Common Sense Note
Parents need to know that beneath the silent film slapstick comedy and the artistry of Chaplin there is a serious political thread that pits the working man against powerful authority figures. So while kids will be thoroughly entertained by sight gags, comic mayhem, and outrageous characters, grownups and teens will see razor-sharp commentary about class differences and the struggle of the poor and middle class. Action is vintage farce -- pratfalls, bumps on the head, man vs. machine, errant gunshots, and car chases. There is one brief but serious moment when a man is killed during a workers' riot. Several scenes show characters smoking and others involve drunkenness. One lengthy sequence finds Chaplin accidentally ingesting smuggled white "nose powder," and behaving erratically afterward. Though most of the film is silent, there are some synchronized sound effects and singing.
Lots of cartoon action and sight gags without any injury or consequence. Characters get bopped on the head, squirted with oil, kicked in the rear, fall in the water, and have portions of buildings fall on them. There are assorted scenes with man battling machines: getting caught in their mechanisms and being hit in the face with the levers and parts. Gun shots go awry; innocents as well as the guilty are chased by police and held at gunpoint by thieves. Several sequences depict striking workers and the poor rioting against the authorities. The only serious violent act occurs when a man lies dead in the street, a victim of a gunshot during rioting.
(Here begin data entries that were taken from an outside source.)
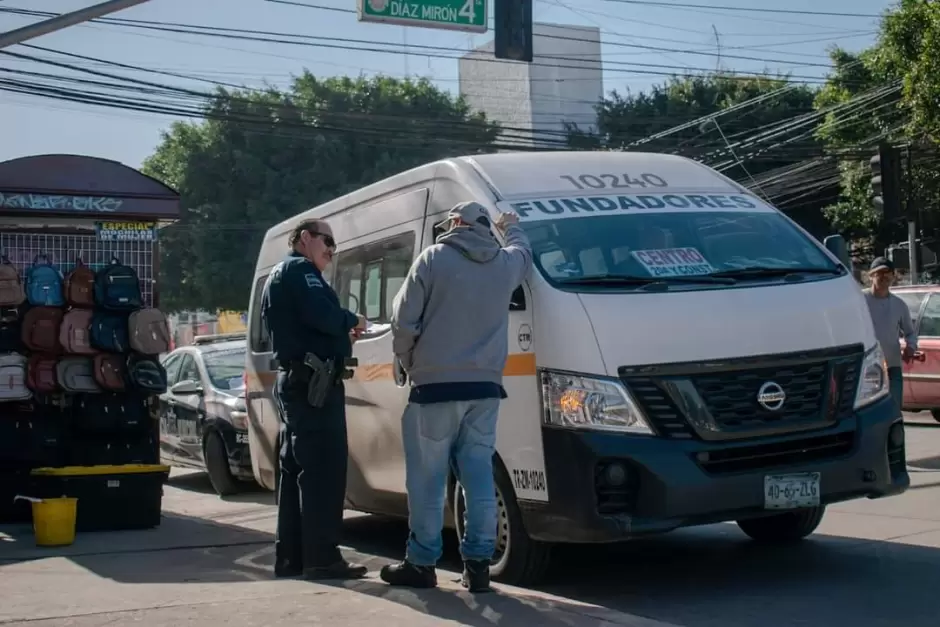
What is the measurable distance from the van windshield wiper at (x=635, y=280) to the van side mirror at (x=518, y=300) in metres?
0.19

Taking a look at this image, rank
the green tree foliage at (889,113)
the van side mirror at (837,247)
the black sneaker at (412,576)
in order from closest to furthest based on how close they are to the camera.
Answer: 1. the black sneaker at (412,576)
2. the van side mirror at (837,247)
3. the green tree foliage at (889,113)

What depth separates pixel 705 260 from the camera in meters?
6.67

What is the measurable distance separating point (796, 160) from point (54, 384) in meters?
27.1

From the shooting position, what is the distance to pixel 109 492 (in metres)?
9.03

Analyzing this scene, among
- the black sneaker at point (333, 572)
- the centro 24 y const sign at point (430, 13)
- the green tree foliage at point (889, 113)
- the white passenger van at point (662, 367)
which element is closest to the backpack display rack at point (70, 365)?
the white passenger van at point (662, 367)

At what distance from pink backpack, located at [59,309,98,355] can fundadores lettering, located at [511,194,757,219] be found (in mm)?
4189

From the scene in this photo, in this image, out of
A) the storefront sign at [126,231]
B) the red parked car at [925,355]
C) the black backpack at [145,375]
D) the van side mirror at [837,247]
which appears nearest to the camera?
the van side mirror at [837,247]

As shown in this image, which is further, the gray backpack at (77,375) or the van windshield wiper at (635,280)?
the gray backpack at (77,375)

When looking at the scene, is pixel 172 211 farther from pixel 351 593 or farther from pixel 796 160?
pixel 796 160

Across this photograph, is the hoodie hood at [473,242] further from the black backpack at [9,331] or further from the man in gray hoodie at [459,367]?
the black backpack at [9,331]

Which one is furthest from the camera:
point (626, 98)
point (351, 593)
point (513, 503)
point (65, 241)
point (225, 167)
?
point (626, 98)

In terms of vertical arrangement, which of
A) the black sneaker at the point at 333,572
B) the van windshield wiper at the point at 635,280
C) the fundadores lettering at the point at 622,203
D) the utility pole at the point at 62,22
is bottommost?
the black sneaker at the point at 333,572

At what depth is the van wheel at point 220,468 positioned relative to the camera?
498 inches

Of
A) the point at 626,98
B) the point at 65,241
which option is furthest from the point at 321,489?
the point at 626,98
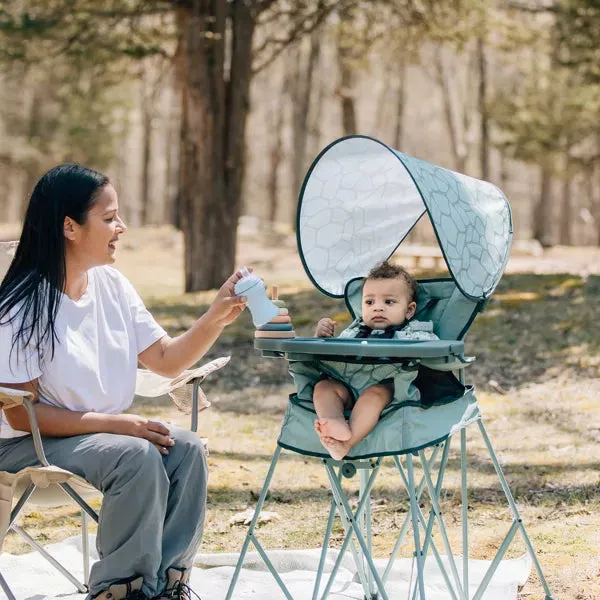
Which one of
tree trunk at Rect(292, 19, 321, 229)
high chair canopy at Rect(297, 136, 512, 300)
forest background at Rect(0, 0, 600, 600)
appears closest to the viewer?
high chair canopy at Rect(297, 136, 512, 300)

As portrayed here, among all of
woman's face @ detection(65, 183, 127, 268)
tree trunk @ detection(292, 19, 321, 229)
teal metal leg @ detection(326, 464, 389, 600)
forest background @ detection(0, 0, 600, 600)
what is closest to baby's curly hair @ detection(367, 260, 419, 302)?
teal metal leg @ detection(326, 464, 389, 600)

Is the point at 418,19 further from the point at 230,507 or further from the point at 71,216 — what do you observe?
the point at 71,216

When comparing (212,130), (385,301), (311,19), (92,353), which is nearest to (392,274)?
(385,301)

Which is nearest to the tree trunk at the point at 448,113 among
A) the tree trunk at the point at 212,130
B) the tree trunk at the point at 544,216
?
the tree trunk at the point at 544,216

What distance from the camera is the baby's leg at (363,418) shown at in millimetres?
2342

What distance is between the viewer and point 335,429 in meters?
2.31

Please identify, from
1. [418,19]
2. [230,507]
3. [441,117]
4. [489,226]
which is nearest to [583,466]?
[230,507]

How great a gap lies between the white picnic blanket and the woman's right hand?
2.07ft

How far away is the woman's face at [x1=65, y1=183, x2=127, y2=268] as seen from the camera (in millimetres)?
2555

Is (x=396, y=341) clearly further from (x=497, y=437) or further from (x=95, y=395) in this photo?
(x=497, y=437)

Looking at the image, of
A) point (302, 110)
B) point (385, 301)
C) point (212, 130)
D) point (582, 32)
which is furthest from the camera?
point (302, 110)

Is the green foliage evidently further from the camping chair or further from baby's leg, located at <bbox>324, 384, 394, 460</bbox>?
baby's leg, located at <bbox>324, 384, 394, 460</bbox>

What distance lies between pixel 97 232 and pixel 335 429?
813 mm

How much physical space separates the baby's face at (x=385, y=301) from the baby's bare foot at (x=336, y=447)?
502mm
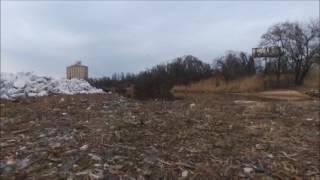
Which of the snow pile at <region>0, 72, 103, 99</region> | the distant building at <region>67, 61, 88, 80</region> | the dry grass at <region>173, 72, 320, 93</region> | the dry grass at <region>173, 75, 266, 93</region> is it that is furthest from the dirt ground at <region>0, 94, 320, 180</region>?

His daughter grieves at the sight of his body.
The word "darkies" is heard in one song lyric.
Made during and set in the Great Depression, the film is clearly a pointed comic study of haves and have-nots and a celebration of resilience in the face of great adversity. The initial frame of the picture announces that it is "a story of industry, of individual enterprise -- humanity crusading in the pursuit of happiness."
Hills Bros., Morton salt.
Drugs / Tobacco /
Chaplin's Little Tramp accidentally gets drunk when alcohol pours out of a barrel; he wobbles and is bleary-eyed. Several athletes appear drunk in a restaurant melee. In a prison scene that was controversial even when the film was made, Chaplin mistakes white "nose powder" for salt, ingests it, and appears to be "under the influence."